The manufacturer has a legitimate claim to the item. They made it, and how well it does its job reflects on them. The seller has much less a claim. At most, maybe they could claim the repair job they did, but then that should be a label on the inside.

That said, I do not often buy products that I use in public with labels on them that are predominant. The only thing I can think of is my Amazon tablet, and that’s recessed in a way that you can’t normally see it. My clothing definitely doesn’t support a brand unless that’s specifically the reason I bought it (like when I’m buying a shirt to support someone I watch online.) Most everything else, the labels are always in a place that most people would never see it, like the tags of clothes.

I definitely don’t leave any sales stickers on those clothes. Removing stickers and license plate covers on cars seems like the same deal.

I get finding utility in frames, but they also are quite cheap. I would be more likely to replace it than keep the seller’s branding on it, unless the sellers branding actually somehow looks cool–which is unlikely the case.

That is another reason with the t-shirt I bought to support a creator. The creator had tons of designs, and I picked one. And then I also customized it with my username, to make it mine. It looks like Phoenix Wright, but with the low-bit mascot of the show that just looks cool, even if you know nothing about the show.

Dealer stickers come off easily if you warm them up with a hair dryer.

I have seen a couple cars bearing a sticker from one dealer and a plate frame from another. I figured the second dealer was lazy.

In my experience the adhesive left a ghost mark and as much as I tried buffing it out it could still be seen on that area.

It’s obnoxious for dealers to slap an advertisement on your car without asking permission. I’ll bet if they asked first at least 9 out of 10 buyers would say no!

But the very car itself is an advertisement. And if we really want to be principled about it, wouldn’t we rather be advertising for the local business than the multinationals that cheated on emissions standards, or who needed government bailouts in 2008?

Note: I used to be a frequent reader of Adbuster but I just can’t get worked up about it anymore.

The 50th Anniversary Bullitt-commemorative-edition Mustang, in tribute to the original movie car’s appearance, is clean of all exterior Ford/Mustang branding, with just a “Bullitt” badge on the rear where the “gas cap” badge would have been in the old days.
Thing is, for those who care and know, what it represents is obvious from the styling cues so no labeling is really needed.

It costs you money to replace the frame and time to remove stickers. I guess it depends on what the car is.

If it’s a shiny new BMW you are trying to impress people with, yeah, go for it. Make that baby shine.

If it’s a used Prius you’re a little ashamed to be seen driving, then who cares? That’s another dollar saved by not having to replace the frame.

A license plate frame doesn’t need to be replaced, so it’s fine to have a naked license plate on the car.

Something holds the plate onto the car…both my cars, that thing has the dealer’s branding on it. I would have to spend my own money to remove it. Neither car is something sexy or high end so I have no reason to.

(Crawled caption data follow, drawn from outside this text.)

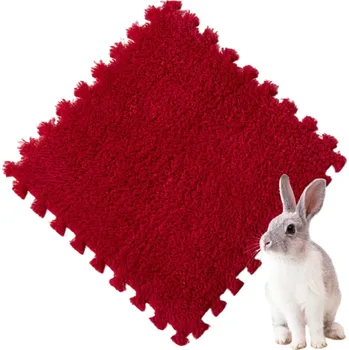 Ohřívací podložky pro domácí mazlíčky 10 ks 30 x 30 cm Tepelná izolace Pěnové panely s puzzle okraji Měkké podlahové dlaždice červená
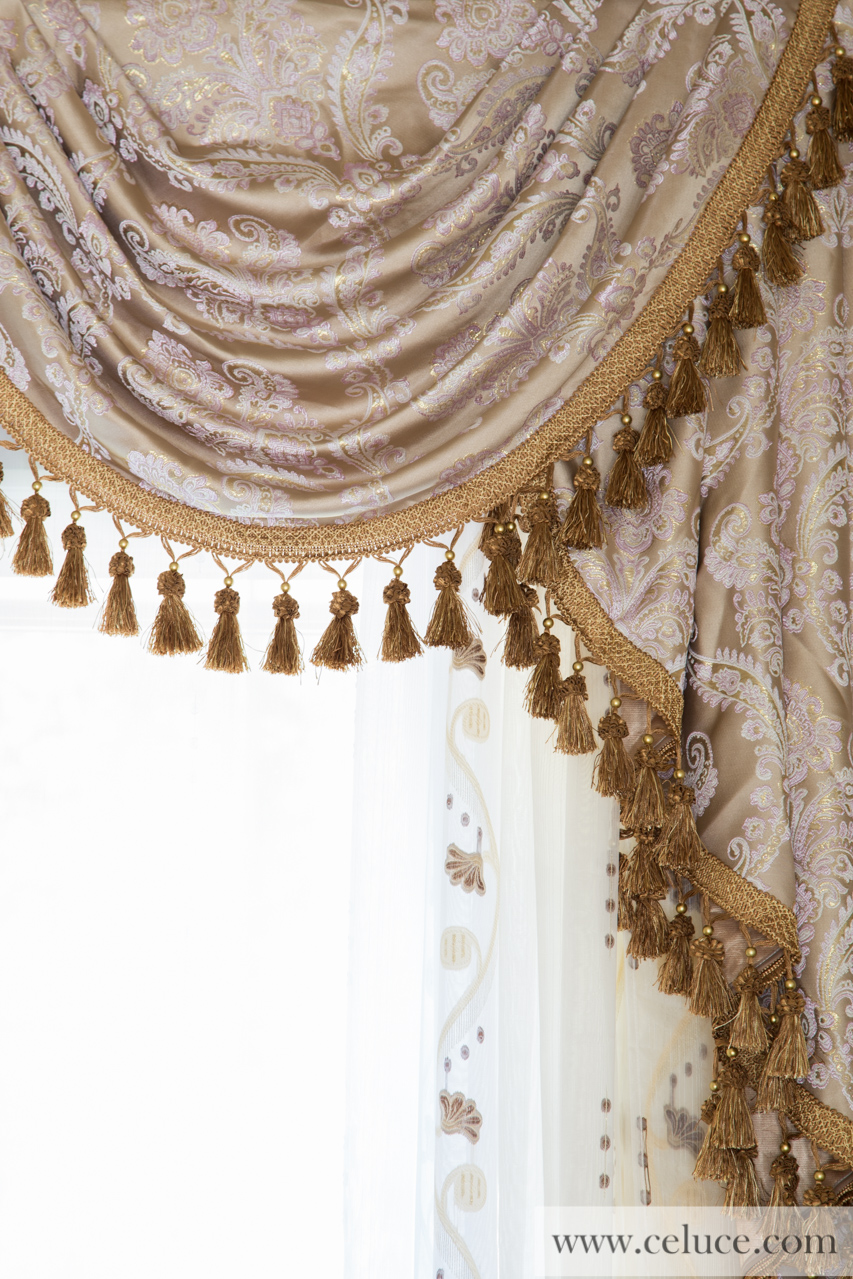 Classic Overlapping Swag Valances Curtain Drapes Gold Ivy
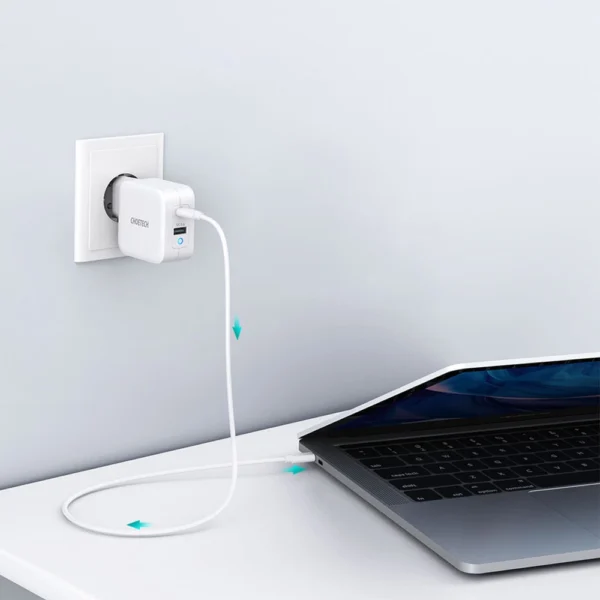 Choetech fast GaN wall charger USB Type C PD USB-A QC3.0 65W 3,25A white (PD8002)eng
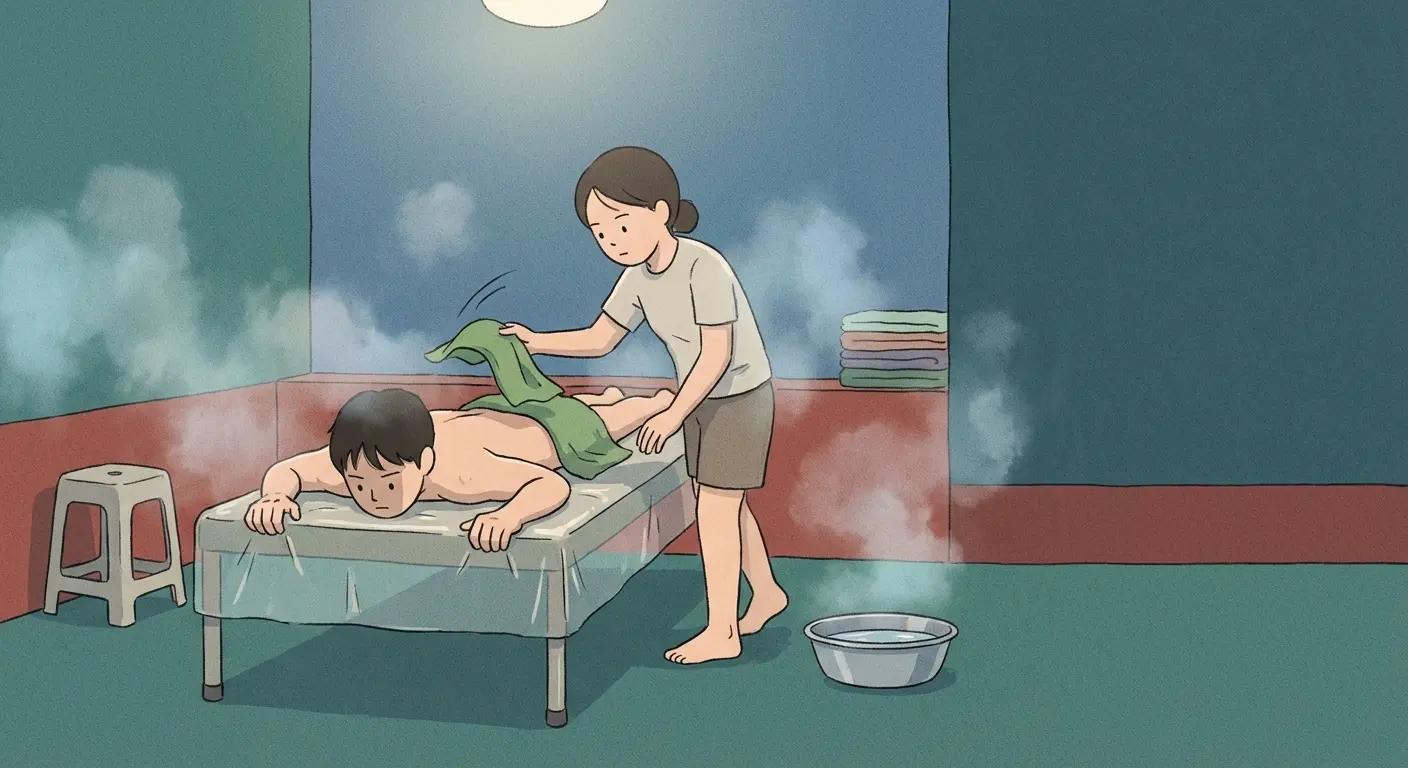 first experience of italy towel korea scrubbing in a bathhouse with visible dead skin removal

The “something” that holds the plate onto the car is almost certainly a couple of machine screws. They go through the license plate, and then the dealer-branded frame and then are screwed into the car. It would cost you nothing to remove the frame, assuming you already own a screwdriver or pair of pliers.

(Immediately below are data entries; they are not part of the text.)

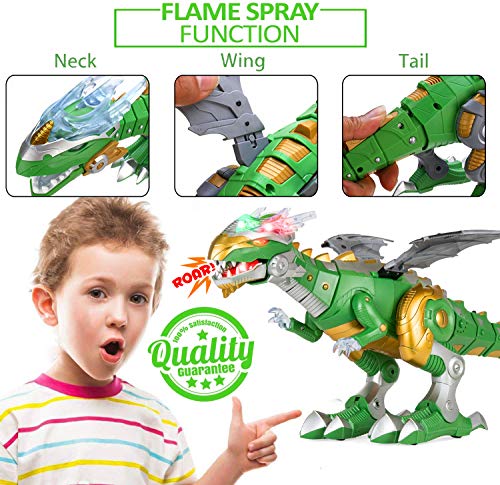 Liberty Imports Mist Spraying Robot Dragon Toy - Walking Dinosaur Fire Breathing Water Spray With Lights & Realistic Sounds (Assorted Color) #TOP4
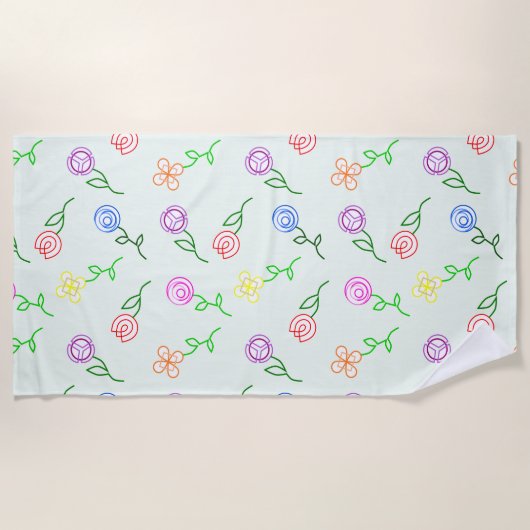 Geometrische bloemen strandlaken (Voorkant)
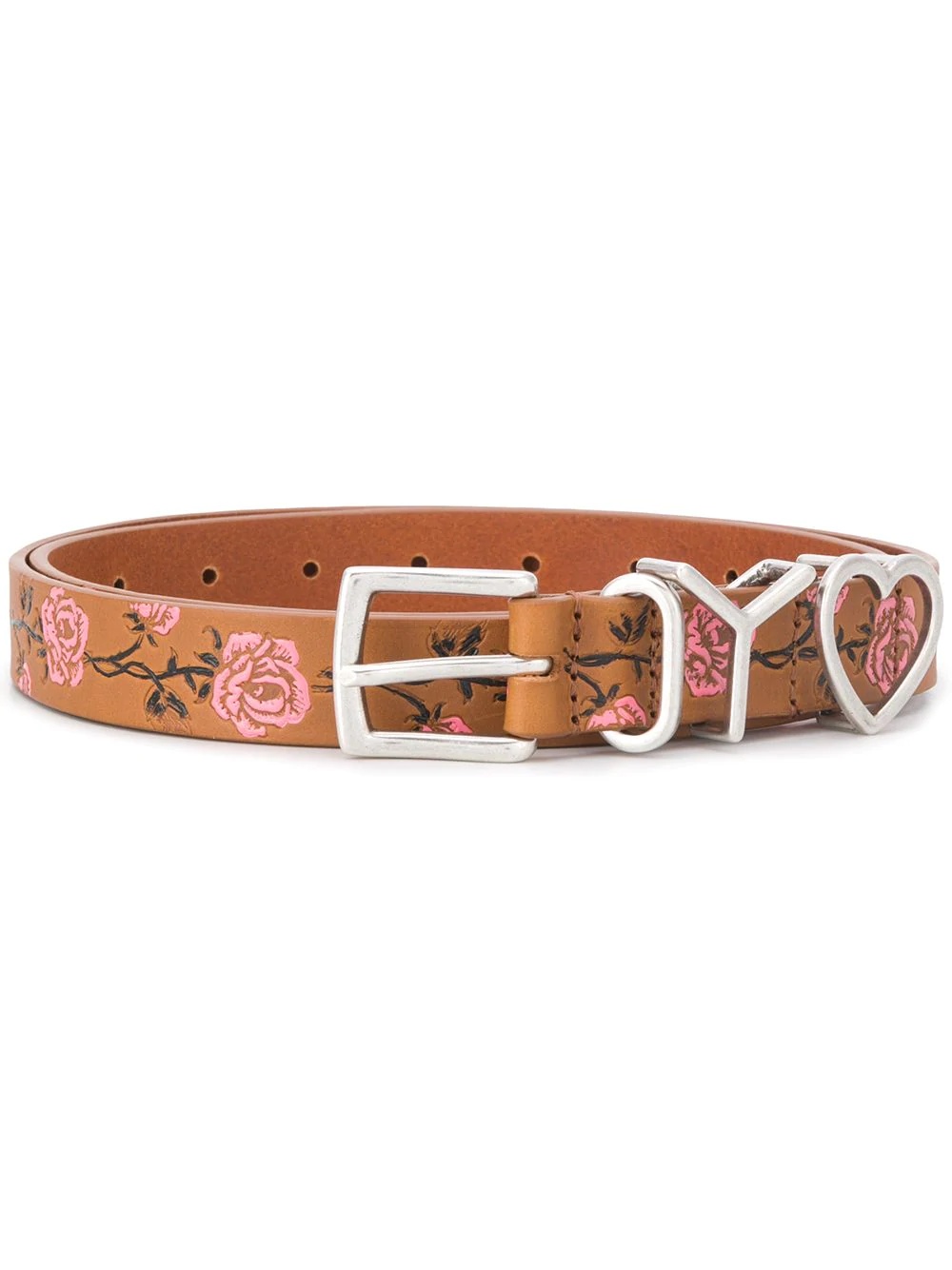 floral embroidered belt - 1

Mine isn’t mounted that way. There are separate holes that hold on the frame, that are spaced the wrong distance apart for a license plate. So I would have to buy an unbranded frame, hopefully one that has screw locations compatible with my existing frame, then install it.

OK, that’s weird. In your case, perhaps you have a good reason to retain the dealer frame. But for most cars, the dealer frame uses the same hole placement as the license plate itself.